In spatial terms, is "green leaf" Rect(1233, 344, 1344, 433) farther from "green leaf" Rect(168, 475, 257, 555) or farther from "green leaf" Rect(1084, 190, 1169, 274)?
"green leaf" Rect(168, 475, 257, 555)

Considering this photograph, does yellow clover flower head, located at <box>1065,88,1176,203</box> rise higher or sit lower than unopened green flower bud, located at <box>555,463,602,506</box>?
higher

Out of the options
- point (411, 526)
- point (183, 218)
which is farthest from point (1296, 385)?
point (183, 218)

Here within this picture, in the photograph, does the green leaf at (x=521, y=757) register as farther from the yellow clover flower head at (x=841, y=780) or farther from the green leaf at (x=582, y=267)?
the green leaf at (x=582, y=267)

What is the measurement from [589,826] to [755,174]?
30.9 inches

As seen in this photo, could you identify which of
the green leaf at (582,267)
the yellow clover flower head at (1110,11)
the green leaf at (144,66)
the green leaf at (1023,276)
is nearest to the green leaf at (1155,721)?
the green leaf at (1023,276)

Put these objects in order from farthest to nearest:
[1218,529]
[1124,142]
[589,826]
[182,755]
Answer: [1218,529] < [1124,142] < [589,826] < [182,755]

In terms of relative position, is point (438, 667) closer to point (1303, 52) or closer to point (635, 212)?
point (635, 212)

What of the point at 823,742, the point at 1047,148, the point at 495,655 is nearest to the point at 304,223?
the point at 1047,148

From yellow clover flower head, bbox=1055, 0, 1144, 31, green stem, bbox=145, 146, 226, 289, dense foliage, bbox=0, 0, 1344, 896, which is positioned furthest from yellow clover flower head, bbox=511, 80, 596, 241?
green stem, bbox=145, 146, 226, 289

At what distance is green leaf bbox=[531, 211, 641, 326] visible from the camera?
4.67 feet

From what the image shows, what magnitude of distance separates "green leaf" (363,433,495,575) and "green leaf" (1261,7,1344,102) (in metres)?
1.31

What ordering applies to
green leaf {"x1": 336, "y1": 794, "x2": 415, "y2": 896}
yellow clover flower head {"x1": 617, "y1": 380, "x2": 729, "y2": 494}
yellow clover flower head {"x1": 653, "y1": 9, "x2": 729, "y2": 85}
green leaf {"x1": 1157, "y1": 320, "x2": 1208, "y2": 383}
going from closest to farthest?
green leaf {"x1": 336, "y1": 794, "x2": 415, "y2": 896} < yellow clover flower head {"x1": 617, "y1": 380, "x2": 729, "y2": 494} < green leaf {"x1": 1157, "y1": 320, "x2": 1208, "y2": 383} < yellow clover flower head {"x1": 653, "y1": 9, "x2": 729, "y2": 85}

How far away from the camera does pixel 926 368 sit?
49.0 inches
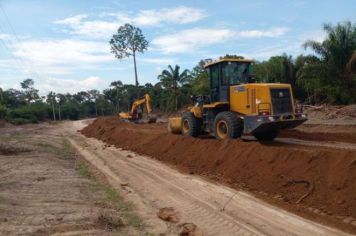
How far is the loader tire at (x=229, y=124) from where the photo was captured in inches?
575

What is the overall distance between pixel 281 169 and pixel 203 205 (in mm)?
2639

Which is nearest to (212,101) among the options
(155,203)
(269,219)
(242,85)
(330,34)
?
(242,85)

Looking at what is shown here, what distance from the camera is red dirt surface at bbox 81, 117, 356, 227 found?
·····
■ Given instruction ■
Copy the data word for word, from the line containing "What is the overall" through the last line.

■ Full output ■
What is the overall distance between pixel 281 169 and pixel 203 205 (in mm)?
2639

Which is nearest to (212,101) among the options
(155,203)
(269,219)
(242,85)
(330,34)
?
(242,85)

Looking at what is shown here, what distance from the camera is red dirt surface at bbox 81, 117, 356, 227 found?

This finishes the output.